In fairness, Frank Capra's beloved It's a Wonderful Life supplies plenty of fodder for a campy approach. Murray's one-person show bursts with snarky remarks or ridiculous exaggeration, picking on the movie's low budget effects, poking fun at a young George Bailey's curious resemblance to Jimmy Stewart, noticing the cameo role played by Alfalfa from The Little Rascals or ridiculing the mashed lips and smushed cheeks of George and Mary's first kiss.
For 75 minutes, actor Jerry Richardson serves up a running commentary while reenacting most of the film's scenes. His versatile performance shifts unnoticeably through a portrayal of over two dozen parts—crouching into Potter's wheelchair, or squatting as Zuzu to tug on George's coat—as he embellishes each character's voice with humorous caricature.
Murray's approach forces us to step back a bit from nostalgic sentimentality. For a Christmas show, "Did you ever notice how much of this film is about money?" Richardson asks; later he calls attention to the film's stereotypes of eager Italian immigrants and sassy African-American housekeepers. Or maybe George just fears success? Given Richardson's portrayal of world-weary fatigue, Murray could have titled his show "Stuck in Bedford Falls."
But David Bradley's balanced direction and Gregory Scott Miller's captivating lighting ensures that like the best camp, this production pokes its fun from a place of sincere affection, never once diminishing the magic of Capra's tale.
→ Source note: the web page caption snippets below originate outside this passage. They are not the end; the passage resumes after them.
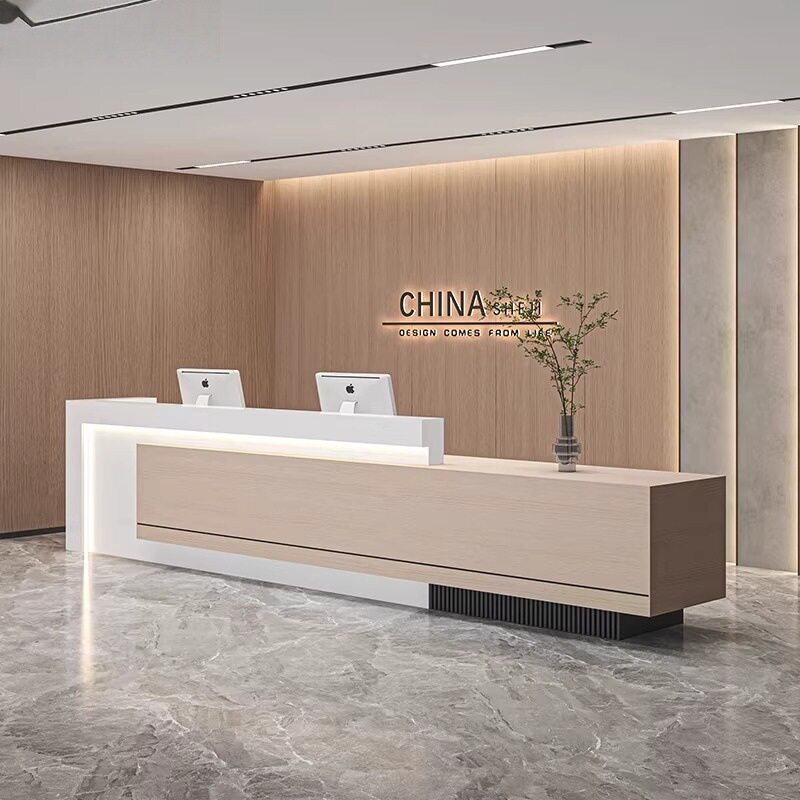 高端简约烤漆收银台前台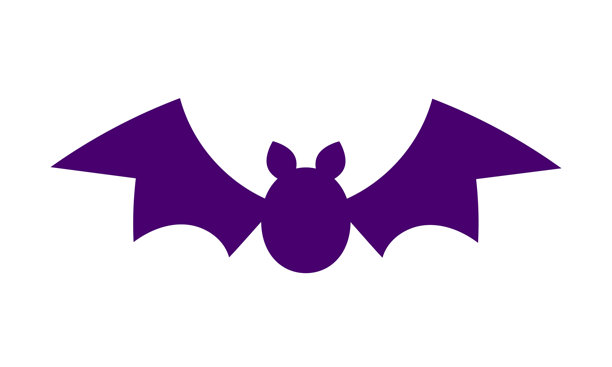 简单的蝙蝠剪影插画素材图片下载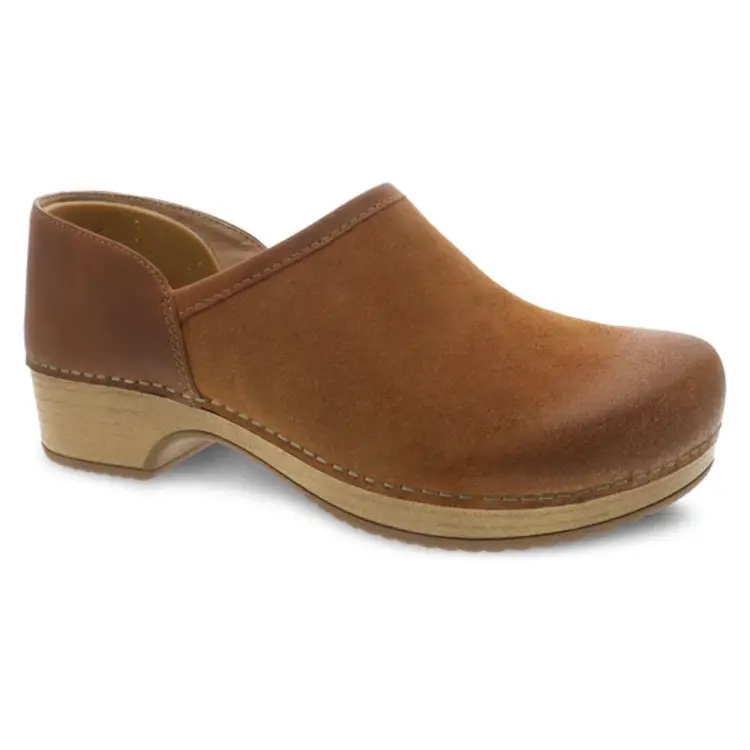 Dansko Dansko - BRENNA Burnished Suede Clog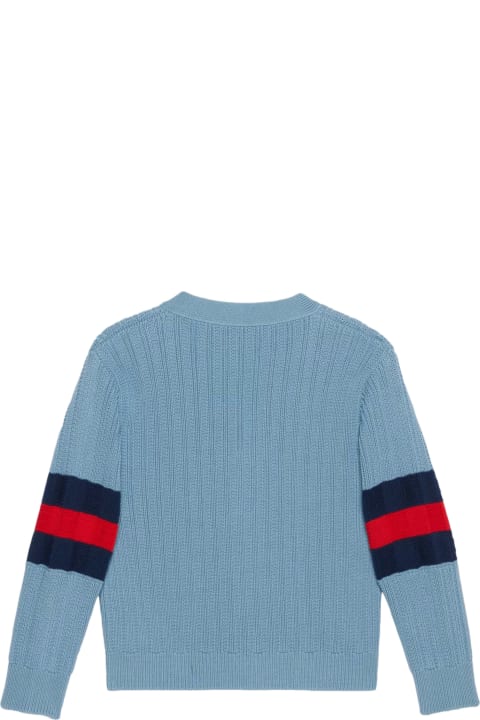 Topwear for Girls Gucci Gucci Kids Sweaters Blue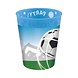 Procos Party Voetbal Traktatie Bekers Soccerfans 250ml | 4 stuks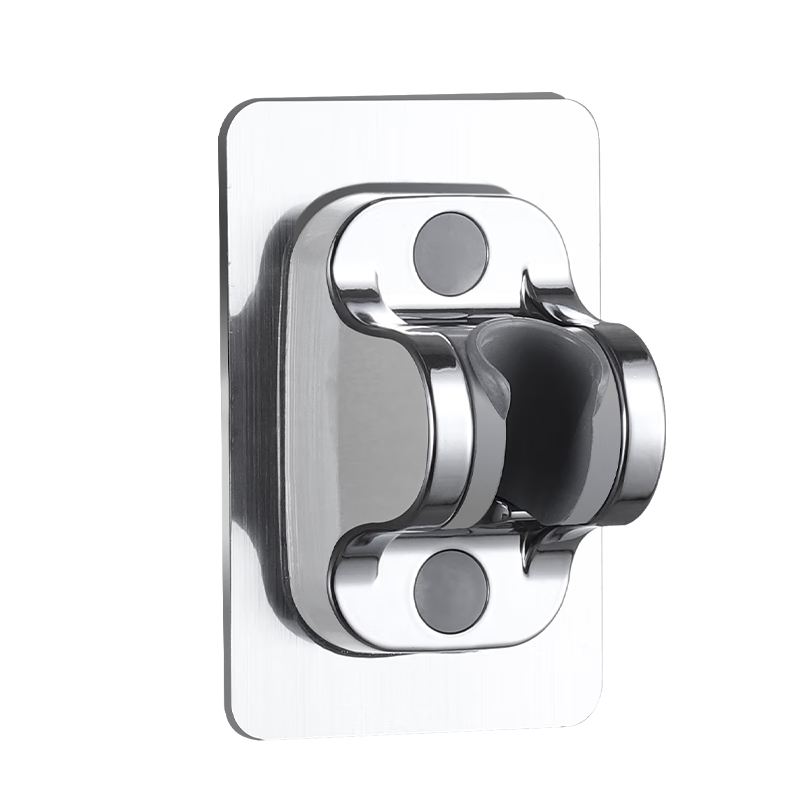 Meiqisheng Shower Head Holder No-Drill Adjustable Shower Bracket Silver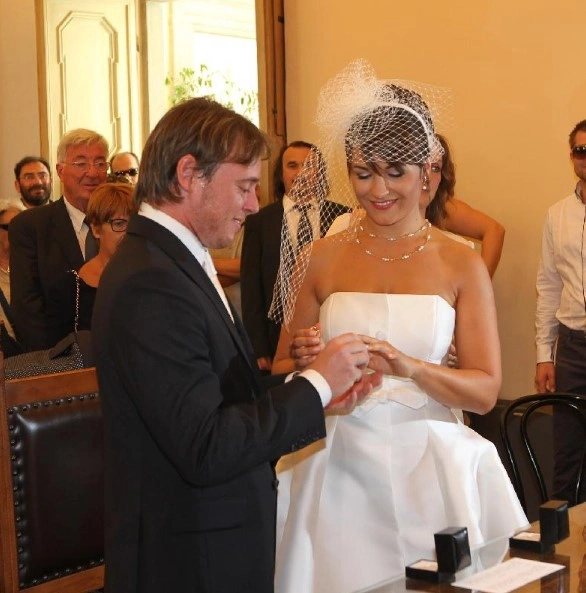 Ольга Перетятько с мужем Микеле Мариотти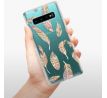 Odolné silikonové pouzdro iSaprio - Feather pattern 02 - Samsung Galaxy S10
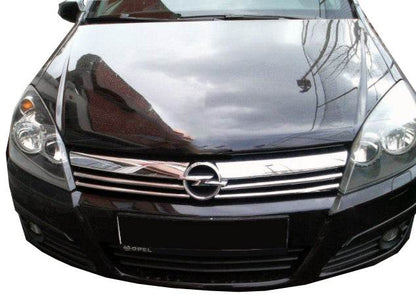 Lining on the grille (4 piece, stainless steel.) for Opel Astra H 2004-2013 - Reelken Auto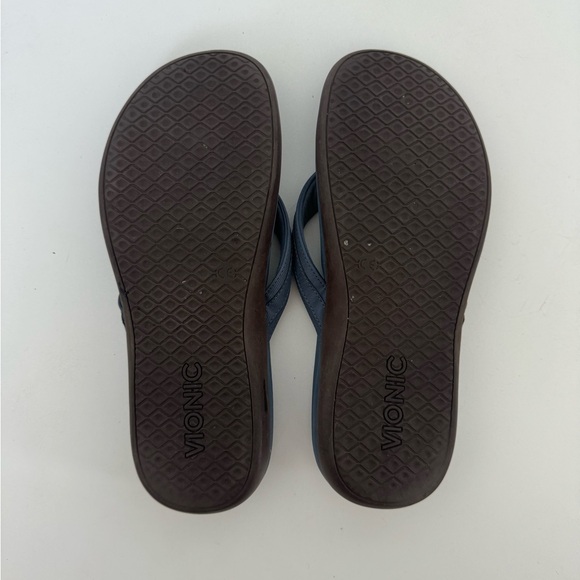 Vionic Tide Patty Womens Size 9 Blue Casual Slipper Flip Flop Thong Sandals - Picture 3 of 6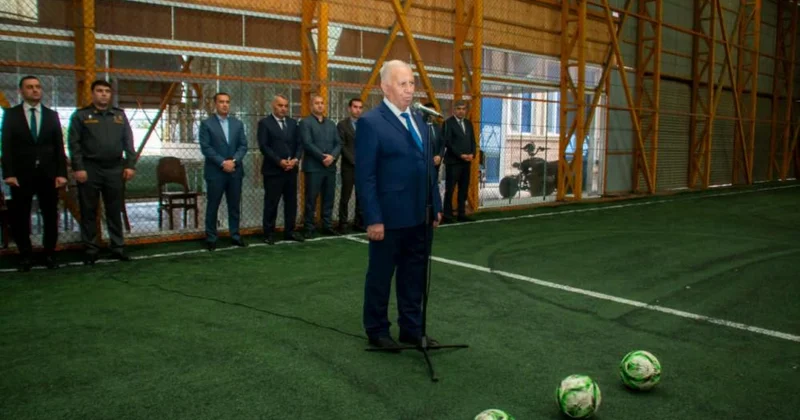 Şəmkirdə Milli Qurtuluş Gününə həsr olunmuş mini futbol turnirinin açılış mərasimi keçirilib
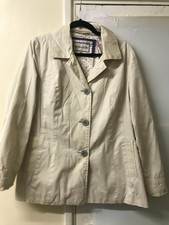 Per Una M&S Beige Cotton Blend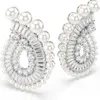 A pair of pearl and diamond earrings. Produktbild-Vorschau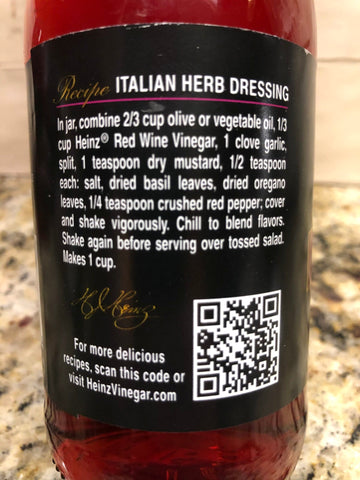 3 Bottles of Heinz Gourmet Red Wine Vinegar, 12 oz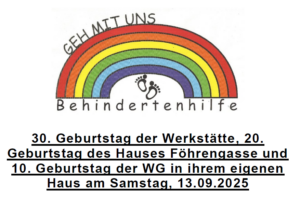Read more about the article 30 Jahre Geh-mit-uns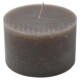 Kerze -Rustic Cylinder- 6x10cm grau
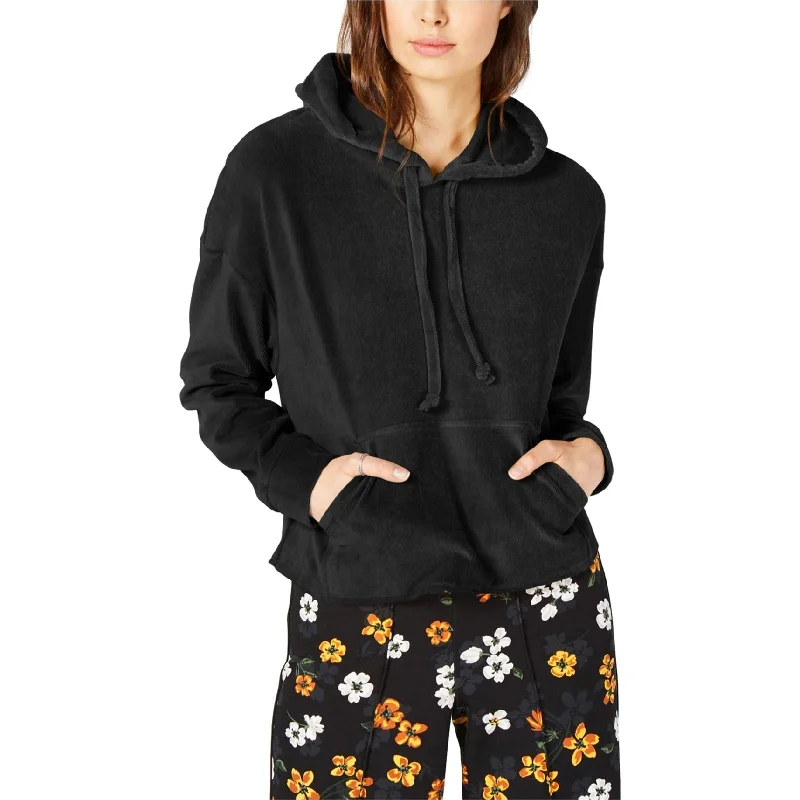 Project 28 Womens Corduroy Hooded Sweatshirt Hip Women's Urban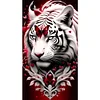 Tiger-11CT Stamped Cross Stitch 40*70cm(Big Size)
And just like the film, the magic still works, even if "in quotes." Waves of applause rippled through the audience after each of George's self-sacrifices or moments of redemption, and everyone leapt to their feet after the rapid wrap-up when the angel Clarence finally gets his wings. At People's Light, this campy take finds that sappy, sentimental center that even the snarkiest Scrooge would smile at.